- **本文**
---*---

- 実在のドイツ帝国の宰相についてはオットー・フォン・ビスマルクへ
- ドイツ海軍の戦艦。本項で解説。名前の由来は上記のオットー・フォン・ビスマルクから
- 上記の戦艦をモチーフとした、『艦隊これくしょん』の登場キャラクター(艦娘)の一人→ビスマルク(艦隊これくしょん)
- 上記の戦艦をモチーフとした、『蒼き鋼のアルペジオ』の登場キャラクター(メンタルモデル)の一人→ビスマルク(蒼き鋼のアルペジオ)
- 上記の戦艦をモチーフとした、『戦艦少女』の登場キャラクター俾斯麦。創作関連の項目で解説。
- アニメ『コードギアス反逆のルルーシュ』の登場人物についてはビスマルク・ヴァルトシュタインへ
- 『ファイナルファンタジー』シリーズに登場する、魚(または鯨)の姿をした召喚獣
- アニメ『星銃士ビスマルク』の主役メカである変形巨大ロボットの名称
- ドイツ海軍のビスマルク級コルベットの一番艦。
- ドイツのハンブルグ・アメリカ・ライン社で建造中だった客船。後の英国のホワイト・スター・ライン社のマジェスティック、英海軍の練習艦カレドニア。
- Jリーグ黎明期に活躍した、外国人サッカー選手
- パプアニューギニアの地名。ビスマルク海とビスマルク諸島。ビスマルク海海戦(ダンピールの悲劇)が起きた。またビスマルク山脈もある。

---*---

- **収集データ**
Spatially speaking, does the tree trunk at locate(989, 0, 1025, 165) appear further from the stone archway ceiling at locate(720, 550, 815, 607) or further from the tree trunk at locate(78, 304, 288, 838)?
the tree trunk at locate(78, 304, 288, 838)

---*---

- **設問一覧**
1. ビスマルクの項目の本文のうち「- ドイツのハンブルグ・アメ」から「劇)が起きた。またビスマルク山脈もある。」までの部分(両端を含む)を、「練習艦」を「訓練艦」に改めた形に更新して示してください。
2. ビスマルクの項目の本文で『』に囲まれて挙げられている作品名を、すべて書き出してください。
3. ビスマルクの項目の本文を、最後に示された項目の後から書き継いでください。

- **解答**
1.
- ドイツのハンブルグ・アメリカ・ライン社で建造中だった客船。後の英国のホワイト・スター・ライン社のマジェスティック、英海軍の訓練艦カレドニア。
- Jリーグ黎明期に活躍した、外国人サッカー選手
- パプアニューギニアの地名。ビスマルク海とビスマルク諸島。ビスマルク海海戦(ダンピールの悲劇)が起きた。またビスマルク山脈もある。

2.
艦隊これくしょん
蒼き鋼のアルペジオ
戦艦少女
コードギアス反逆のルルーシュ
ファイナルファンタジー
星銃士ビスマルク

3.
概要
ビスマルクとは第二次世界大戦中にドイツ海軍が運用した戦艦(超ド級戦艦)の一つ、ドイツ最後の戦艦となったビスマルク級のネームシップである。姉妹艦にティルピッツがある。
前史
ヴェルサイユ条約締結後、ドイツはダンツィヒ回廊をポーランド領とされたためにオストプロイセン州が飛び地となっていた。仮想敵国に囲まれた飛び地の防衛という無理ゲーを迫られたドイツは、オストプロイセンへの海上輸送路の保護と、もう一つの仮想敵国フランスの戦艦がバルト海へと侵入するのを阻止することを主任務として海軍の再建を開始した。
1933年にはヴェルサイユ条約の制限内で装甲艦ドイッチュラントを建造するも、これに対抗してフランスはダンケルク級戦艦を建造、ドイツ海軍は更に強力な戦艦の建造を求められた。ドイッチュラント級に続く装甲艦として計画中であった装甲艦D、Eについて、ヴェルサイユ条約の破棄を見越した大型艦とすることが検討された。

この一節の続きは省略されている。